When you write out the records, keep every line exactly as it is.

**Stored data entries:**
%%

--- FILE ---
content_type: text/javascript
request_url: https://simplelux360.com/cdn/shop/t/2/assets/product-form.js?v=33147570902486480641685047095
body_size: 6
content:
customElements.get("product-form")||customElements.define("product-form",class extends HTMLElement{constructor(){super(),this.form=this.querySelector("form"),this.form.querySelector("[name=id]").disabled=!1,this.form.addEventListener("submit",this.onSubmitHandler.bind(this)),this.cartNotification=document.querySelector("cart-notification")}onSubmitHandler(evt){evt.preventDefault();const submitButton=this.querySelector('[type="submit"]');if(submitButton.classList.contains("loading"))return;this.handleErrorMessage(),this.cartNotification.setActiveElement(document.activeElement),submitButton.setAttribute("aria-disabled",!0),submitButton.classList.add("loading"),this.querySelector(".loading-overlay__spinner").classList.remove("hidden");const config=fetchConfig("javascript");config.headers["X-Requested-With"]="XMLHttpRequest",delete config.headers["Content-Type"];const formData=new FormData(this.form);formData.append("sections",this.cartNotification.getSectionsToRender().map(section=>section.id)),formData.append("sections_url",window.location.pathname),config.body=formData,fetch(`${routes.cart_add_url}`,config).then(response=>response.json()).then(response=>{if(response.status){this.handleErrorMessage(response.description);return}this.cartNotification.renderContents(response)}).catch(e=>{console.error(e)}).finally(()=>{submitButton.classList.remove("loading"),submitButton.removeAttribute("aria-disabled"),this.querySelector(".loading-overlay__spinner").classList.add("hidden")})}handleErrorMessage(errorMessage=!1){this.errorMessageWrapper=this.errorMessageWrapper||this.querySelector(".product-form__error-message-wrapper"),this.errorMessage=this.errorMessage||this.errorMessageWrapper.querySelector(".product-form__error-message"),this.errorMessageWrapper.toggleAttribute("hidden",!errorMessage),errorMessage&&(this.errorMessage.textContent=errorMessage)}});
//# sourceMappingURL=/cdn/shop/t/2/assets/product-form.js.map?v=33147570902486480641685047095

%%

**ANSWER AREA:**
--- FILE ---
content_type: text/javascript
request_url: https://simplelux360.com/cdn/shop/t/2/assets/product-form.js?v=33147570902486480641685047095
body_size: 6
content:
customElements.get("product-form")||customElements.define("product-form",class extends HTMLElement{constructor(){super(),this.form=this.querySelector("form"),this.form.querySelector("[name=id]").disabled=!1,this.form.addEventListener("submit",this.onSubmitHandler.bind(this)),this.cartNotification=document.querySelector("cart-notification")}onSubmitHandler(evt){evt.preventDefault();const submitButton=this.querySelector('[type="submit"]');if(submitButton.classList.contains("loading"))return;this.handleErrorMessage(),this.cartNotification.setActiveElement(document.activeElement),submitButton.setAttribute("aria-disabled",!0),submitButton.classList.add("loading"),this.querySelector(".loading-overlay__spinner").classList.remove("hidden");const config=fetchConfig("javascript");config.headers["X-Requested-With"]="XMLHttpRequest",delete config.headers["Content-Type"];const formData=new FormData(this.form);formData.append("sections",this.cartNotification.getSectionsToRender().map(section=>section.id)),formData.append("sections_url",window.location.pathname),config.body=formData,fetch(`${routes.cart_add_url}`,config).then(response=>response.json()).then(response=>{if(response.status){this.handleErrorMessage(response.description);return}this.cartNotification.renderContents(response)}).catch(e=>{console.error(e)}).finally(()=>{submitButton.classList.remove("loading"),submitButton.removeAttribute("aria-disabled"),this.querySelector(".loading-overlay__spinner").classList.add("hidden")})}handleErrorMessage(errorMessage=!1){this.errorMessageWrapper=this.errorMessageWrapper||this.querySelector(".product-form__error-message-wrapper"),this.errorMessage=this.errorMessage||this.errorMessageWrapper.querySelector(".product-form__error-message"),this.errorMessageWrapper.toggleAttribute("hidden",!errorMessage),errorMessage&&(this.errorMessage.textContent=errorMessage)}});
//# sourceMappingURL=/cdn/shop/t/2/assets/product-form.js.map?v=33147570902486480641685047095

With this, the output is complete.